• [EXTRAIT DE PAGE]:
L'enveloppe culturelle permet en effet à la jeune mère de faire émerger ses propres ressources. La mère, un substitut maternel, les "commères", en tant que mères expérimentées, portent la femme primipare en lui transmettant les pratiques de maternage, les gestes et techniques qui vont véritablement l'initier à son nouveau rôle de mère. Selon Moro, Mestre et Réal, l'expérience de la grossesse puis de la parentalité fait appel à une "dialectique entre la transmission par le groupe des pratiques de maternage et les compétences personnelles de la mère". Si la transmission du groupe disparaît, ce sont les compétences de la jeune mère qui sont presque exclusivement sollicitées, d'où des changements culturels et psychologiques importants, comme ceux qui ont été à l'oeuvre dans notre société occidentale avec la progression de l'individualisme.
Un des objectifs de la consultation transculturelle pour ces femmes est de se réapproprier avec le groupe thérapeutique, les éléments de son histoire codés culturellement, c'est-à-dire en rompant leur isolement et en donnant un sens culturel à leurs conflits psychiques.

Pour approfondir ce sujet, cf. l'ouvrage "Maternités en exil" cité dans mes ouvrages favoris.

Autour de la notion de culture

L'étude des cultures dites "primitives", dans la mesure où elles constituaient a priori la quintessence de la vie sociale et culturelle, a longtemps été l'unique objet de recherche des ethnologues. Or, avec des chercheurs comme Bastide, cette vision a pu être renouvelée en faveur d'un intérêt pour les phénomènes d'acculturation, qui permettent de mieux appréhender la culture, vue désormais comme un système en perpétuel changement.

• [DONNÉES FOURNIES]:
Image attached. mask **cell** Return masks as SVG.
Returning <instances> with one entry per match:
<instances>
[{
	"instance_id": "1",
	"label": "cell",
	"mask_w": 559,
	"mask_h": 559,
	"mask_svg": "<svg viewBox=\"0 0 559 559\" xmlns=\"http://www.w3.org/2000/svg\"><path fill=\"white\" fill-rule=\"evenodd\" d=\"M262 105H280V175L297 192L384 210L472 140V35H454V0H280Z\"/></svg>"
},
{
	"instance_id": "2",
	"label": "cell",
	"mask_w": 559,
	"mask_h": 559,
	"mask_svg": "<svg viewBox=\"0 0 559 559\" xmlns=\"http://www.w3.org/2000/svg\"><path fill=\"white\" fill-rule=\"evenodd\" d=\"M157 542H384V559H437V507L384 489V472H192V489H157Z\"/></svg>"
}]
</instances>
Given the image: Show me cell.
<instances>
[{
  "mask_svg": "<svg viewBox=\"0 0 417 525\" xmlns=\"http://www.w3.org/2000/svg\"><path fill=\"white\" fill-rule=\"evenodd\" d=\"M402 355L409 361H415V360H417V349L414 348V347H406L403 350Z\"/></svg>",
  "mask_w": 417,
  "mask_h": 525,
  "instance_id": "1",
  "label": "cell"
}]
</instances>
* * *
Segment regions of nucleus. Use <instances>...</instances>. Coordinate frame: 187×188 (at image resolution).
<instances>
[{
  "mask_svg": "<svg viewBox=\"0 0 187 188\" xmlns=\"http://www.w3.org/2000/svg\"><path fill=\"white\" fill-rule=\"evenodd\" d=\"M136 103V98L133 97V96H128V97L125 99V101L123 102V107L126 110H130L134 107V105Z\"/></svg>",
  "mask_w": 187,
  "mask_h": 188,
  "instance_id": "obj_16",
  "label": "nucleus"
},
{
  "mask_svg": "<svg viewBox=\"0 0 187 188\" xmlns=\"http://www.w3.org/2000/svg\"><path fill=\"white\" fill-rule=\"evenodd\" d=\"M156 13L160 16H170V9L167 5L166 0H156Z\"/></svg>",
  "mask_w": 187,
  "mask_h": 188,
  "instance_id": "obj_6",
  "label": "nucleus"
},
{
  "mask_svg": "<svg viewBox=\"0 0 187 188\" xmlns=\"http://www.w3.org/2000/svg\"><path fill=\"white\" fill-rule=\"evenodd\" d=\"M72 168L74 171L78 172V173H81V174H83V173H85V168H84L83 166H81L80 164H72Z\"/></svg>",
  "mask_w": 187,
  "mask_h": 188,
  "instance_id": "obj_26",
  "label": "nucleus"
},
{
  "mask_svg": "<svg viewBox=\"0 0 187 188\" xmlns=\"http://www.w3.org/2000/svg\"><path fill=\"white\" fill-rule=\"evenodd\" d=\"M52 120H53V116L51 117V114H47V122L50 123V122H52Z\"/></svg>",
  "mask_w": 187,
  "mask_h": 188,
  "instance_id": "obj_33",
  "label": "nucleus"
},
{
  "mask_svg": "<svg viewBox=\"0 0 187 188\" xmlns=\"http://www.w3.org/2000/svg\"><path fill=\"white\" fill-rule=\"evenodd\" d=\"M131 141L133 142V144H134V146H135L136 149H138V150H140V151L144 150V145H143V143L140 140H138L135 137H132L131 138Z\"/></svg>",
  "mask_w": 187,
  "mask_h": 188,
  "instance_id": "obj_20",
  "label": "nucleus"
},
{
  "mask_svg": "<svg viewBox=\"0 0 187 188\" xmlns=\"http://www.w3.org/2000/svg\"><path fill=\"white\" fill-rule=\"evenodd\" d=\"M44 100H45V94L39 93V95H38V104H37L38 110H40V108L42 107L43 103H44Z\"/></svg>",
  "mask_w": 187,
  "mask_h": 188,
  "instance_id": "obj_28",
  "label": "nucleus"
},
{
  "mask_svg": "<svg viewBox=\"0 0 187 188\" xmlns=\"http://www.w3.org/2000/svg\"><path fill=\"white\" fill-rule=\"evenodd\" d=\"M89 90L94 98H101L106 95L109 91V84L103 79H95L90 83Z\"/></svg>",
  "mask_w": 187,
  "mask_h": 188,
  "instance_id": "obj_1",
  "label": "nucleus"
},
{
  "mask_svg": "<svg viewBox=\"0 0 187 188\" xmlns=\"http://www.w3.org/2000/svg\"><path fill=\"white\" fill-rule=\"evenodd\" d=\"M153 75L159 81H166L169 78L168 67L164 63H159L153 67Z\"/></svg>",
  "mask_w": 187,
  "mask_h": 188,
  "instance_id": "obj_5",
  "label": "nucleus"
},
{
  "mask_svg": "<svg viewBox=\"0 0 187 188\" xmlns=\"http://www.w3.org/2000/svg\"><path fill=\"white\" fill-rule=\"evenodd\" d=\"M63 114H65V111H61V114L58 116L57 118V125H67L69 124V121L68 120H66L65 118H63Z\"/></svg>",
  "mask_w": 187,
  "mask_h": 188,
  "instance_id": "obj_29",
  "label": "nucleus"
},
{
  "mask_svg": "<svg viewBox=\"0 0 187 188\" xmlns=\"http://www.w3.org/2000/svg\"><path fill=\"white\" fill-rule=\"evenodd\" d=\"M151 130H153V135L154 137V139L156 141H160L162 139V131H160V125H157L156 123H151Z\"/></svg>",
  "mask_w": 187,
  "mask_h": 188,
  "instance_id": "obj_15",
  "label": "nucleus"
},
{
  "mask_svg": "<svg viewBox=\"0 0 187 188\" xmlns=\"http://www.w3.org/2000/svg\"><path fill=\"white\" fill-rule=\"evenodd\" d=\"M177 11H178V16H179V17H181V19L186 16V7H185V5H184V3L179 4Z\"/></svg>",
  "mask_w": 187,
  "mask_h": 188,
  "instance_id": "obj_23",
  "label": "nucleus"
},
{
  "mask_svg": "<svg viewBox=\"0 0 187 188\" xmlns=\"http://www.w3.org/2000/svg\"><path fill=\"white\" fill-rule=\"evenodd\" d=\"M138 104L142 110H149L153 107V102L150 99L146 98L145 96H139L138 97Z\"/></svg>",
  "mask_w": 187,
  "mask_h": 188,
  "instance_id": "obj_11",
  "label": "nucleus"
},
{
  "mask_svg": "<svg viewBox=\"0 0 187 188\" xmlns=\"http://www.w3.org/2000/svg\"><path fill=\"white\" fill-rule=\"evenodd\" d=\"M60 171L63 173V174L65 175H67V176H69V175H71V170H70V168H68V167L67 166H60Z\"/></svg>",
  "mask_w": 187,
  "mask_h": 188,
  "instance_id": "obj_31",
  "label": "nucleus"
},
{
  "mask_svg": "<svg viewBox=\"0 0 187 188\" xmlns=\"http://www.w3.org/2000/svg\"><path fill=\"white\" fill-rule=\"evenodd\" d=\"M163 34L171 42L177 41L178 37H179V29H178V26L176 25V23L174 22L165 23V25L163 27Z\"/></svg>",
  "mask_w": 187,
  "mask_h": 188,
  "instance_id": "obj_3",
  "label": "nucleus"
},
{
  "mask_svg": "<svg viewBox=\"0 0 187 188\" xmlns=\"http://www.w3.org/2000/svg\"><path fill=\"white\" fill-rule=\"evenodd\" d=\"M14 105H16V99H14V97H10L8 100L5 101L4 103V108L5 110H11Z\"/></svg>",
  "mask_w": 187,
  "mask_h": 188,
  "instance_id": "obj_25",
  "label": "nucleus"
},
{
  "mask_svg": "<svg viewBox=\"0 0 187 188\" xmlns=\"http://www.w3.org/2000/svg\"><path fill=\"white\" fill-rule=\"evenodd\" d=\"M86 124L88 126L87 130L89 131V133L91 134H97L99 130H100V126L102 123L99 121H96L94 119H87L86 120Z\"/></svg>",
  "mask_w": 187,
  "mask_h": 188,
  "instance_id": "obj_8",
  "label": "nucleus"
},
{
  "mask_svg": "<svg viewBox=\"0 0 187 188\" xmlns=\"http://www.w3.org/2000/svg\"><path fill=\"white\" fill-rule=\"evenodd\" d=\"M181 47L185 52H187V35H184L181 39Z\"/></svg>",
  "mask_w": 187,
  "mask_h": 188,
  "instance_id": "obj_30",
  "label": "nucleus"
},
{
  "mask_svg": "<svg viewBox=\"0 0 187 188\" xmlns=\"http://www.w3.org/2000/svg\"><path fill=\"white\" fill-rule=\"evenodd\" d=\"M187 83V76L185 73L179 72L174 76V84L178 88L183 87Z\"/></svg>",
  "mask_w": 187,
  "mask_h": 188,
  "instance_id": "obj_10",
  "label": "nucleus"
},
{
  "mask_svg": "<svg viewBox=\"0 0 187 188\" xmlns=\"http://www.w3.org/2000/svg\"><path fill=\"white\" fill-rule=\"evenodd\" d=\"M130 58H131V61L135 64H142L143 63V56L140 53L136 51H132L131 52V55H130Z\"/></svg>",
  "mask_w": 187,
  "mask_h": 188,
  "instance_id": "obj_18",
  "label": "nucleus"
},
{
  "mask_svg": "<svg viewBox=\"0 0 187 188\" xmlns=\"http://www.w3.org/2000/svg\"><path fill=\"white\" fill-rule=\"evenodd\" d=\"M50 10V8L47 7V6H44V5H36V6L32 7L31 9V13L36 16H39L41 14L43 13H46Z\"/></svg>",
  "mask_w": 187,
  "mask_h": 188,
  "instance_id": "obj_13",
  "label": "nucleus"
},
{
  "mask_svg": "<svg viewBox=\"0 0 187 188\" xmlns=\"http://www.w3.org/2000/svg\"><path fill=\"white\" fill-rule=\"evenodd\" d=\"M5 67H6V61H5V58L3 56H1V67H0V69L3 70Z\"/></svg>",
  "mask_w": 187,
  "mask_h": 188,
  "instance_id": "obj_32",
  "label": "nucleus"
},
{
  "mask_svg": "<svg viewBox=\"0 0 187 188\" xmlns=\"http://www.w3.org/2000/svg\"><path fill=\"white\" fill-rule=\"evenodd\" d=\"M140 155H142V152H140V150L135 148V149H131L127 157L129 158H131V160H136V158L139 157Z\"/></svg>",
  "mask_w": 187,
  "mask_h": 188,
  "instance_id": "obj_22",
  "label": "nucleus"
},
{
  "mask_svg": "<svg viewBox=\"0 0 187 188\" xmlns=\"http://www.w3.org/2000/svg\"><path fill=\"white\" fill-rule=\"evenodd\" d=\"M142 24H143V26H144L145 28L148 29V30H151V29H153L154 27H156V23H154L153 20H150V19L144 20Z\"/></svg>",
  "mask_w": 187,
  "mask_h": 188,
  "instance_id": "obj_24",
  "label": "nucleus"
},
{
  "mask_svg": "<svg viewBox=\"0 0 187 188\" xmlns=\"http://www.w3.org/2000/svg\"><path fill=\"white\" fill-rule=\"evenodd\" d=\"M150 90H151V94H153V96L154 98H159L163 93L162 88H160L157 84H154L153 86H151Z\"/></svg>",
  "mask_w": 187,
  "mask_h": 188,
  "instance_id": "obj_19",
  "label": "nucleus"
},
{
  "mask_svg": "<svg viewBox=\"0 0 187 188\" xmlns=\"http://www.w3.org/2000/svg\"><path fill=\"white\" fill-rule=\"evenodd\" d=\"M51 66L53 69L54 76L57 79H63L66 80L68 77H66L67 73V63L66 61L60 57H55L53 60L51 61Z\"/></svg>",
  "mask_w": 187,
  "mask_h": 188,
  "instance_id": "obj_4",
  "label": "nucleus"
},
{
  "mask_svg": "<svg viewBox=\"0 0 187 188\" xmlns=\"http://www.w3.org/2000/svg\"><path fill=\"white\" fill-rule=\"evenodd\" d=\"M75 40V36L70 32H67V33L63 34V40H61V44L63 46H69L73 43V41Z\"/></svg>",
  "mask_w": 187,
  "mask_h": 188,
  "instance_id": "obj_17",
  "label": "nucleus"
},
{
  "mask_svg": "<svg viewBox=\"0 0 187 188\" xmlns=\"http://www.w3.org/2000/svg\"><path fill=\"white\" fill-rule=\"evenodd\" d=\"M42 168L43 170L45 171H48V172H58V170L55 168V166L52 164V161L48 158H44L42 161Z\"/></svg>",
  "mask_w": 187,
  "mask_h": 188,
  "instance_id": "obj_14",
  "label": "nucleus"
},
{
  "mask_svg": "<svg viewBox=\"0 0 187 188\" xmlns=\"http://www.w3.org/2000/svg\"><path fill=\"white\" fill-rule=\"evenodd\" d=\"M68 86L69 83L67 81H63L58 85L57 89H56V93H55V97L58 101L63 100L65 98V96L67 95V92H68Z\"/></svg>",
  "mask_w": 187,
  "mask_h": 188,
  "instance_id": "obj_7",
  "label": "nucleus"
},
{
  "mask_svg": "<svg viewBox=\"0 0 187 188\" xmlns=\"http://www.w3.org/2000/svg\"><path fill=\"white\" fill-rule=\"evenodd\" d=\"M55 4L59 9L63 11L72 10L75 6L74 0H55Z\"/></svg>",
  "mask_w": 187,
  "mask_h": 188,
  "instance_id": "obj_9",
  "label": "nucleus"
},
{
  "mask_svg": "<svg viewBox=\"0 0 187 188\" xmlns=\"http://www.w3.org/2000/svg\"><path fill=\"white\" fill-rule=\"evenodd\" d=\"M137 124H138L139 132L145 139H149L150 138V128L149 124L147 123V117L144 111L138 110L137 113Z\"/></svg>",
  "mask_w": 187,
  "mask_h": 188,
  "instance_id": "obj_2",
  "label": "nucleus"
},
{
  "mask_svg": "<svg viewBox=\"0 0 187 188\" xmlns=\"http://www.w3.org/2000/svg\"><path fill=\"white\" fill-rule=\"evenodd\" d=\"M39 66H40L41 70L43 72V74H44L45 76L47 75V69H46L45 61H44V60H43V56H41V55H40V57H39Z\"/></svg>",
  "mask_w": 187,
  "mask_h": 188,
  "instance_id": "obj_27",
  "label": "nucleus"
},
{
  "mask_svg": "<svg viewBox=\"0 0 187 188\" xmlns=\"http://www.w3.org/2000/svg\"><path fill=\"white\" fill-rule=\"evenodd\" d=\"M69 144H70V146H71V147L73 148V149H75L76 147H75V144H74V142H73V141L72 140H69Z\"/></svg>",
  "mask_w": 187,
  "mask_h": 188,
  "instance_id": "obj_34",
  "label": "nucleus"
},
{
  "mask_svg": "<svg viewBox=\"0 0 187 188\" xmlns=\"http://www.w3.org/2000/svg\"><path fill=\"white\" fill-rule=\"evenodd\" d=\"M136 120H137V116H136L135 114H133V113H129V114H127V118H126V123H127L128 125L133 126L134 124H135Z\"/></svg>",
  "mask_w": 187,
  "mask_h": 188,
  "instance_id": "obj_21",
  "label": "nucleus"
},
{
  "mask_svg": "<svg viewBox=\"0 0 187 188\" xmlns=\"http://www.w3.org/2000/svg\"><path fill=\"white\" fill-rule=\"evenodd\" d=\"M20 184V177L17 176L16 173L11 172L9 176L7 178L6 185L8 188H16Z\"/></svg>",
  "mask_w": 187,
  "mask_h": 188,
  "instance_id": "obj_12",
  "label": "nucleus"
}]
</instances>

• [CONSIGNES]:
• 1. Répondez à ces questions sur l'extrait de page :
(a) Qui transmet à la femme primipare les pratiques de maternage ?
(b) Quel est l'un des objectifs de la consultation transculturelle pour ces femmes ?
(c) Avec des chercheurs comme Bastide, en faveur de quoi la vision des ethnologues a-t-elle été renouvelée ?
• 2. Comptez les lignes des enregistrements qui contiennent le mot "cell". N'indiquez que le nombre.

• [RÉPONSES ATTENDUES]:
• 1.
(a) La mère, un substitut maternel et les "commères", en tant que mères expérimentées.
(b) Se réapproprier, avec le groupe thérapeutique, les éléments de son histoire codés culturellement, en rompant leur isolement et en donnant un sens culturel à leurs conflits psychiques.
(c) En faveur d'un intérêt pour les phénomènes d'acculturation.

• 2. 5